I hate to say it, but.... the only survivor of last weeks fire, was this Schwinn. Lost an Elgin, Pierce, Colson, and a couple of Westfields. All frames warped & the only salvageable chain guard was this. Are Schwinns actually that good or were the rest just a bunch of little girls?


----------



## Wards Guy.. (Apr 4, 2021)

Picked up a JC Higgins lantern- gave my father-in-law one just like it but his is brand new in the box! 1960s called the Big Higgy! Large hat top but unique with only one mantle. But man does this baby BURN!!!!!


----------



## KevinsBikes (Apr 4, 2021)

More 28” rims and a pile of great kickback hub parts!


----------



## coasterbrakejunkie1969 (Apr 5, 2021)

mike j said:


> I hate to say it, but.... the only survivor of last weeks fire, was this Schwinn. Lost an Elgin, Pierce, Colson, and a couple of Westfields. All frames warped & the only salvageable chain guard was this. Are Schwinns actually that good or were the rest just a bunch of little girls?
> 
> View attachment 1385838




Wow Mike , really sorry I would be in mourning for a long time. Hopefully all your bad luck used up for the year. Good luck going forward


----------



## Wards Guy.. (Apr 5, 2021)

mike j said:


> I hate to say it, but.... the only survivor of last weeks fire, was this Schwinn. Lost an Elgin, Pierce, Colson, and a couple of Westfields. All frames warped & the only salvageable chain guard was this. Are Schwinns actually that good or were the rest just a bunch of little girls?
> 
> View attachment 1385838



Sorry to here that. Fires are so unforgiving...


----------



## jd56 (Apr 6, 2021)

Thank you G for starting this week's thread. It was just too cold up here in the Alps to get out of bed to find cell service.

Got back down from the climb and found these couple 4 lbers to end my 4 day fishing trip.


----------

TASKS TO COMPLETE:
1. According to the opening post of the forum thread, which bicycle makes were lost in the fire?
2. Reproduce the forum thread word for word, from "## Wards Guy.. (Apr 4, 2021)" down to "kickback hub parts!".

SOURCE EXCERPT:
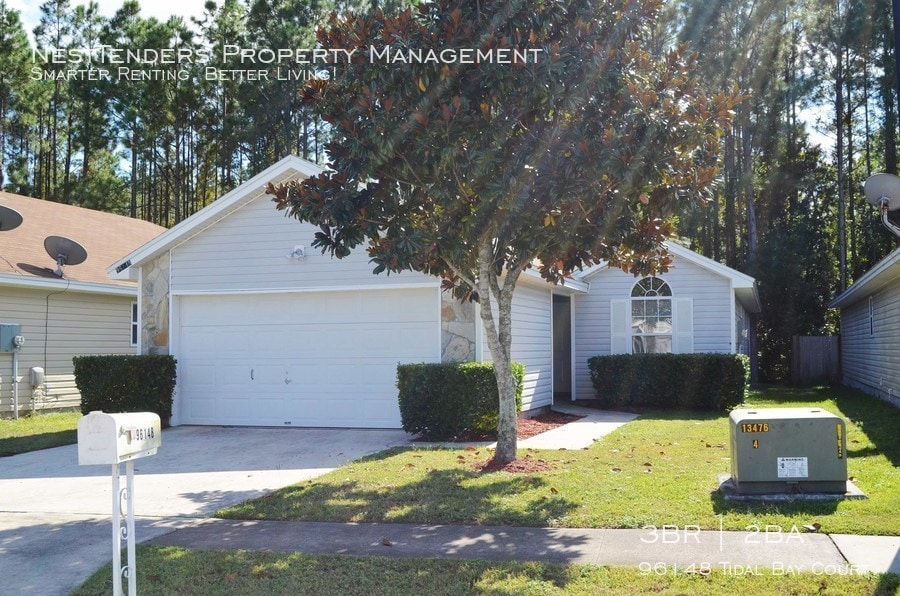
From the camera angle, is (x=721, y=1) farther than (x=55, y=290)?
Yes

SOLUTIONS TO THE EXERCISE:
1. Elgin, Pierce, Colson, and a couple of Westfields

2.
## Wards Guy.. (Apr 4, 2021)

Picked up a JC Higgins lantern- gave my father-in-law one just like it but his is brand new in the box! 1960s called the Big Higgy! Large hat top but unique with only one mantle. But man does this baby BURN!!!!!


----------



## KevinsBikes (Apr 4, 2021)

More 28” rims and a pile of great kickback hub parts!